Dank einer Wettervorhersage, die ein vorübergehendes Nachlassen der starken Winde verspricht, schöpfen die Einsatzkräfte Hoffnung auf Fortschritte. Bereits seit den frühen Morgenstunden sind Hubschrauber und Löschflugzeuge unermüdlich im Einsatz, um tonnenweise Wasser auf die brennenden Gebiete abzuwerfen.

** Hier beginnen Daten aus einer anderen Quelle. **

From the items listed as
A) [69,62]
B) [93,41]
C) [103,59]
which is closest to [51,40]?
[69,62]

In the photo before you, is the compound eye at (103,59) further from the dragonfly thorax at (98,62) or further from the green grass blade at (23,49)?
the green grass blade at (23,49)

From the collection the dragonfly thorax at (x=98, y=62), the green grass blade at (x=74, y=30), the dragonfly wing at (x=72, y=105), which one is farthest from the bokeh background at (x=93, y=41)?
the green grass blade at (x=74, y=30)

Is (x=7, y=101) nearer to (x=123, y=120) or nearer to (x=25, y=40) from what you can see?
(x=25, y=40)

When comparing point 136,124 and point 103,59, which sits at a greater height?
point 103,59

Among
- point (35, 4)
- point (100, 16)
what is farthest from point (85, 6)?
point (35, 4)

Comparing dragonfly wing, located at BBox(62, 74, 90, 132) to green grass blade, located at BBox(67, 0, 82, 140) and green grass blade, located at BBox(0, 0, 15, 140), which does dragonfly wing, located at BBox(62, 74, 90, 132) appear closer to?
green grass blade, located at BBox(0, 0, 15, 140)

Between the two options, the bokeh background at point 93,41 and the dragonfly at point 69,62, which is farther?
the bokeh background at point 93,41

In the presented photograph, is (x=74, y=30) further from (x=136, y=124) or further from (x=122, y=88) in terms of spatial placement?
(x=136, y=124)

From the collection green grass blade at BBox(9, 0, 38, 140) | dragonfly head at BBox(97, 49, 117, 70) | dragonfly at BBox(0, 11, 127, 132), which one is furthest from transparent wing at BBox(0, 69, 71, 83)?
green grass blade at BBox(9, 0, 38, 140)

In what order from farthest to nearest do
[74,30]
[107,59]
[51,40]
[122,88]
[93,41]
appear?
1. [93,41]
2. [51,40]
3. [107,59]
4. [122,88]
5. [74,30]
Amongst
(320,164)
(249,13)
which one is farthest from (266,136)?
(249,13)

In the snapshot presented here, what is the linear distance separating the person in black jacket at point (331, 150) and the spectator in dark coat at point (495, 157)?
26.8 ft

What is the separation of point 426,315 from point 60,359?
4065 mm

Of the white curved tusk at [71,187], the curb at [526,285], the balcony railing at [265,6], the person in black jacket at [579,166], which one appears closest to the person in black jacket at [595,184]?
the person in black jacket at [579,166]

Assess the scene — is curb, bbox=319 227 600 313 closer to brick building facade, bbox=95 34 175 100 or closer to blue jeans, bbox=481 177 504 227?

Mehr als 500 Feuerwehrleute stehen gemeinsam mit engagierten Bewohnern im dritten Tag in Folge an vorderster Front im Kampf gegen die Naturgewalten. Vier Löschtflugzeuge und dreizehn Helikopter unterstützen den kühn geführten Luftangriff gegen die Flammen.
Gleichzeitig laufen intensive Ermittlungen der Behörden, da der Verdacht auf Brandstiftung besteht. Giannis Kefalogiannis, Minister für Klimakrise und Katastrophenschutz, besuchte die Insel, um an einer Krisensitzung teilzunehmen. Er äußerte die Vermutung, dass das fast gleichzeitige Ausbrechen mehrerer Brände auf verdächtige Aktivitäten hinweist.
Diese Brände, die sich durch starke Winde zu einer gewaltigen Feuerfront entwickelten, stellen eine erhebliche Herausforderung dar.